--- WHAT THE TASK ASKS ---
Below are the entries; return every line among them that holds the word "site".

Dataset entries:
⟨

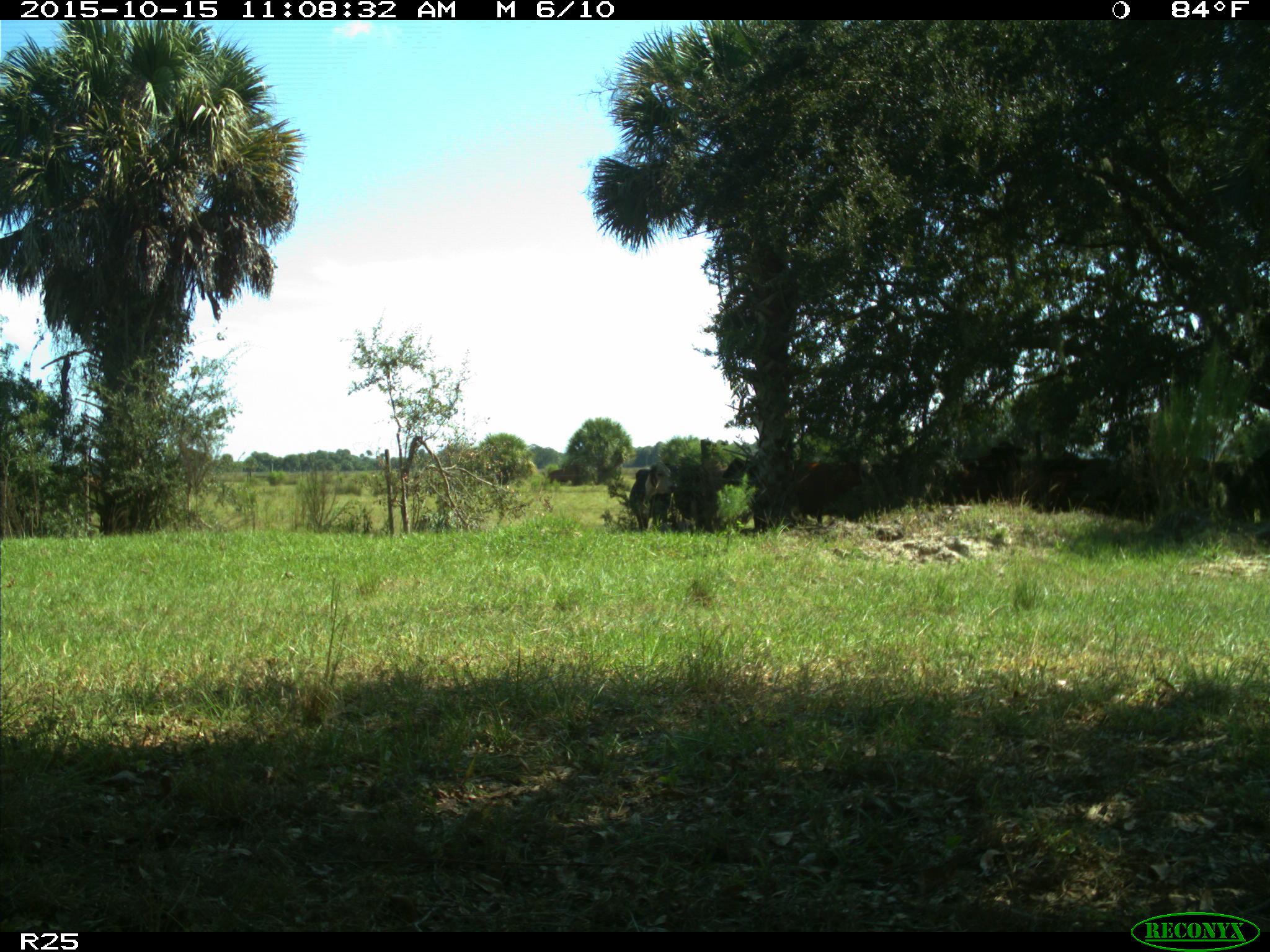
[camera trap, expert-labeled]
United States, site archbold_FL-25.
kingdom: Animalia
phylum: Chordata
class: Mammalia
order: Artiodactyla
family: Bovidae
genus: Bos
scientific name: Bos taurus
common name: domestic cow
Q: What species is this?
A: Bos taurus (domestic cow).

⟩
⟨

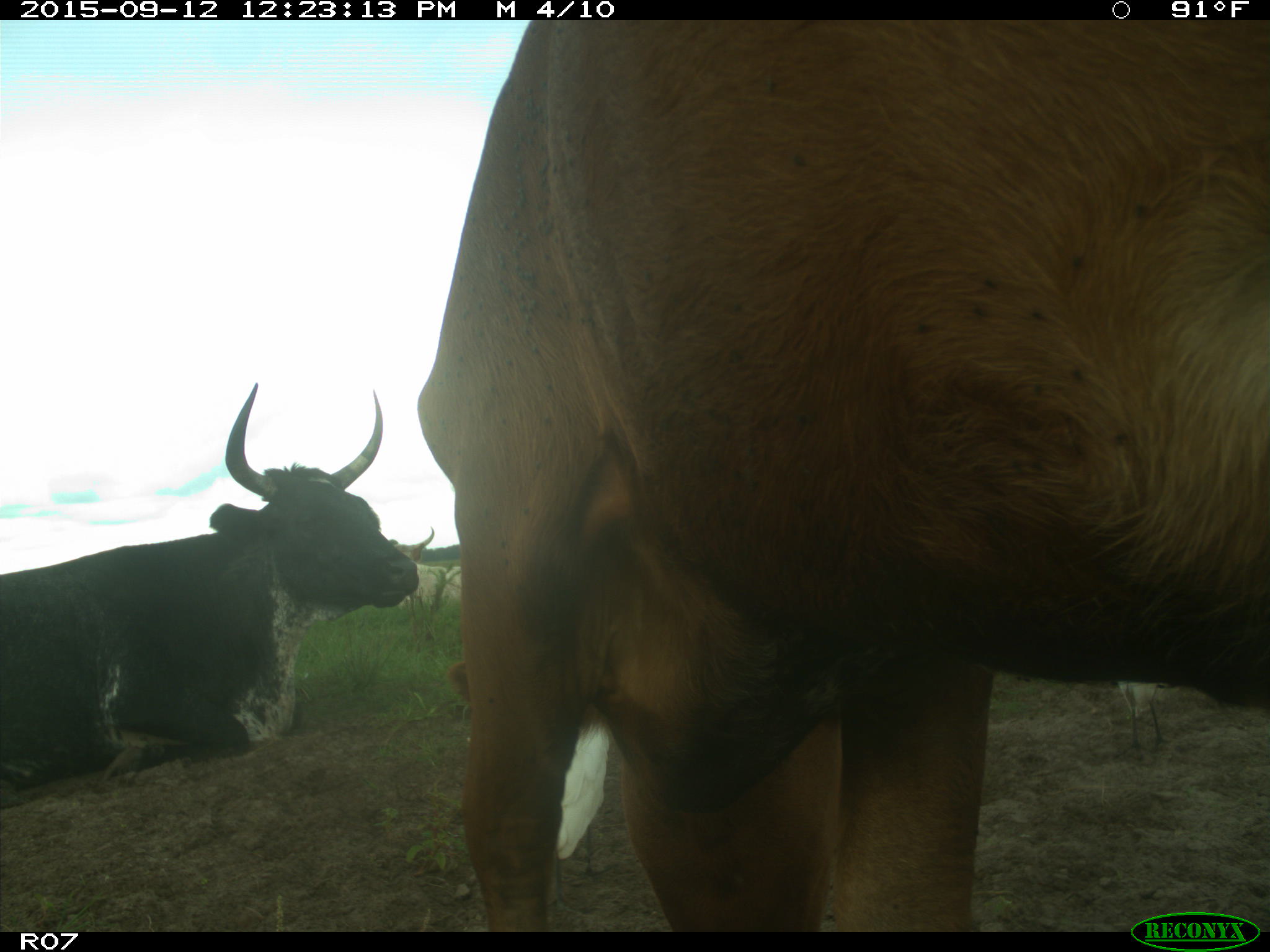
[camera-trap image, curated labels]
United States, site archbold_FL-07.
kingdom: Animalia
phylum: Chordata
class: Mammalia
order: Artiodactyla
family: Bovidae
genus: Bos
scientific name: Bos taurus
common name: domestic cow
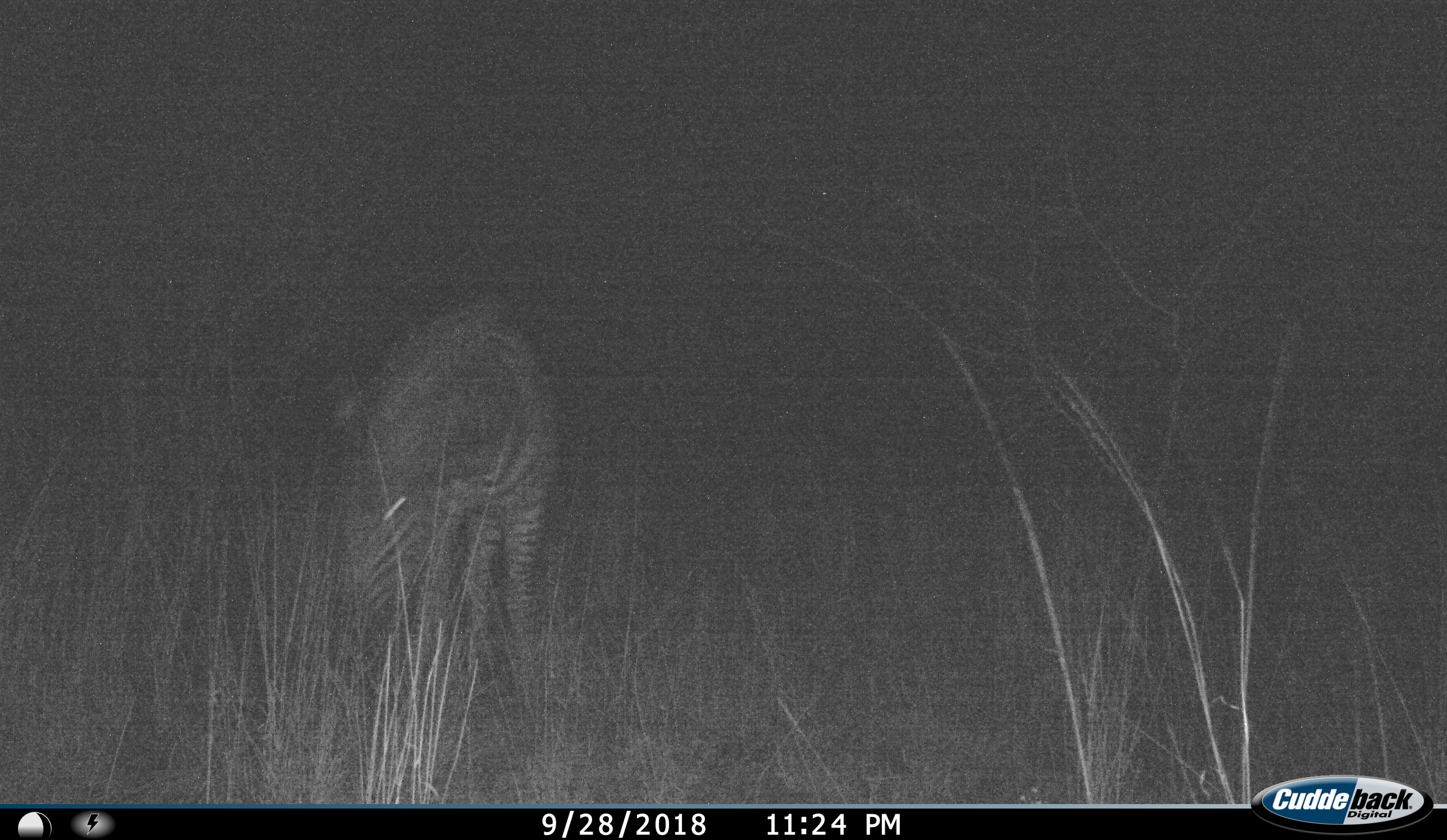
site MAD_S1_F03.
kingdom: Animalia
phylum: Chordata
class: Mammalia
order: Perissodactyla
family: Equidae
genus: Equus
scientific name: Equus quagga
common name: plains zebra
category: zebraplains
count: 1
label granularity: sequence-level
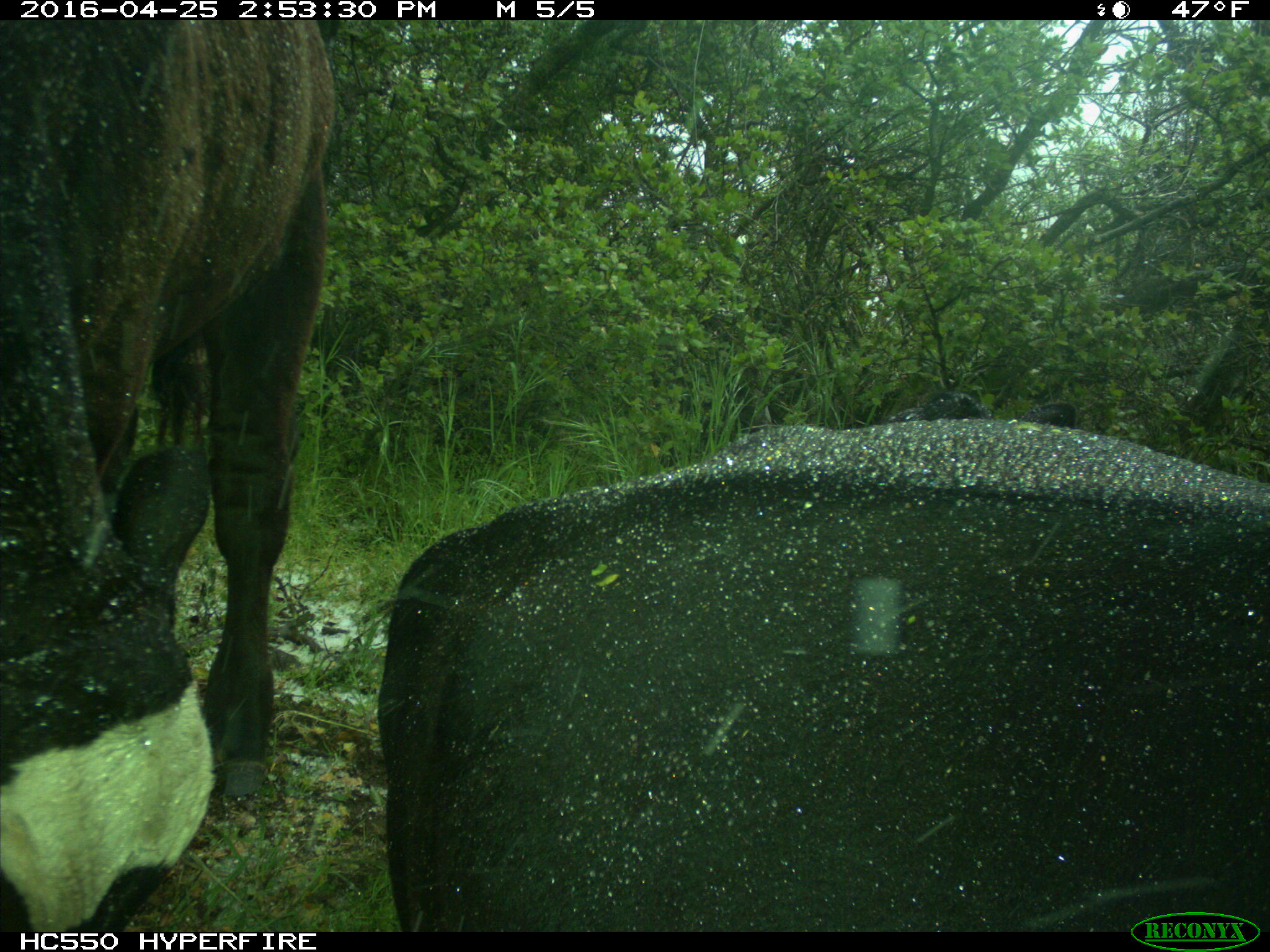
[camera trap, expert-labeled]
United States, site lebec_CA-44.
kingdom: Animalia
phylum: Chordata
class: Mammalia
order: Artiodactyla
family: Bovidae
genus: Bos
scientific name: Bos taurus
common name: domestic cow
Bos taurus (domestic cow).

⟩

--- RESULT OF THE TASK ---
United States, site archbold_FL-25.
United States, site archbold_FL-07.
site MAD_S1_F03.
United States, site lebec_CA-44.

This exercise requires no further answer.